Eventually, Rodekhil suggested, "We should ask the chef, 'e should know!"

When they were finally able to pry Caneghem away from the rail he moaned, "You can cut it thin, wrap it in rice and seaweed and eat it raw for all I care! Oh no......Spewshi!" Then he was back leaning over the rail.

"What did 'e say?"

"Dunno. I think it was 'Sushi' "

The gnoblar kitchen hands were directed to follow the chef's instructions and a tasty new dish was created. In much the same way, many other culinary classics, such as Craken Morrrrrrnay and Sea Serpent Gumboh-oh-oh-hurk, were invented. The new chef may have been a little abrupt, but no one would deny that he was a culinary genius.

The little green chef did not even set foot in the galley because the smell of food being prepared instantly put him in a worshipful frame of mind.  Instead, a troop of besotted gnoblar kitchen hands would follow him about the boat clutching the tools of their trade and hanging on his every word.

Welhung grimaced from his post at the wheel. His crew were becoming as sleek as silk and as fat as butter. They would touch their brows in respect whenever they passed their "lucky" chef.  It was all wrong. They should have been boorish and disrespectful.  Were they going soft?  He growled an oath at the slann whose only reply was to maintain the same beatific smile he had kept fixed upon his sleeping face for two months.

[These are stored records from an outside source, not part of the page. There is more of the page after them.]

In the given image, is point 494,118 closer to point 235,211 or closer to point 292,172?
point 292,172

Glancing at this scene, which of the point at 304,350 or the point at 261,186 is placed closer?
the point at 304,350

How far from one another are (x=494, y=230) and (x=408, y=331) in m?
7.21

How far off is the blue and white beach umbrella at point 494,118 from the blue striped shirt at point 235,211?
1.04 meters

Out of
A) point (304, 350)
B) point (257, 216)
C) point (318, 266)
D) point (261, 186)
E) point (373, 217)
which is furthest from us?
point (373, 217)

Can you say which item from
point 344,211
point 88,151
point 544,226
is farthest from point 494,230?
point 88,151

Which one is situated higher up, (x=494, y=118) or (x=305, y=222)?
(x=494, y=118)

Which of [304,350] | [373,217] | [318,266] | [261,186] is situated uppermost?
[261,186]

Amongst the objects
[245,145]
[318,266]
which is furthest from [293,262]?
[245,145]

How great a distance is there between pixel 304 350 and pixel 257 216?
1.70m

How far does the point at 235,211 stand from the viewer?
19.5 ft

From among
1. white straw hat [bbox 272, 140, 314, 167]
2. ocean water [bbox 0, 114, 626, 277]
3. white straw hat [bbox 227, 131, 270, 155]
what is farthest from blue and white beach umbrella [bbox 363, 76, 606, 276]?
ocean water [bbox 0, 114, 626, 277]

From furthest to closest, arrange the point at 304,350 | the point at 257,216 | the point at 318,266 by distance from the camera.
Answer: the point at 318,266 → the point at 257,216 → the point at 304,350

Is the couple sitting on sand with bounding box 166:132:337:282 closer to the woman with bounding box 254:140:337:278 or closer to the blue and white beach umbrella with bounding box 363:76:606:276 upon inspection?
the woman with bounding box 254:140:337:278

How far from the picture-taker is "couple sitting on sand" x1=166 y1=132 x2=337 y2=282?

The slann also presented a conundrum. He was meant to be a meal to satisfy Welhung's wife Hellun's extravagant craving. The tyrant was not sure that this would be possible.

Rodekhil Offaleater had had an attack of the munchies on one long night watch and resolved to "just 'ave one bite."


A week later the glutton's teeth were still tingling from the flash of light and magical power which had flared from the mystic aura which wrapped the frog like a second skin. Welhung feared that even the trip hammers and crucibles of the kitchens of the ogre court would be inadequate to tenderize meat this tough.

That evening, two full moons set sail into the sea of the heavens, one wholesome and white, the other a baleful green. The green eye made Welhung's stomach knot. He left the wheel in the charge of his lieutenant and strode to the aft rail to spit. There he squinted toward the setting sun and shielded his eyes.

"Man the 'arpoons!" he suddenly bellowed.

"Oh, really Chief?  I don' think I can fit another sea monster in..."

The tyrant captain stabbed a stubby finger at the setting sun. On the horizon were the silhouettes of a multitude of triangular sails jutting upwards like rows of jagged teeth.

"Sweeps out!  Crew to the oars! Bellower, call tempo double quick!"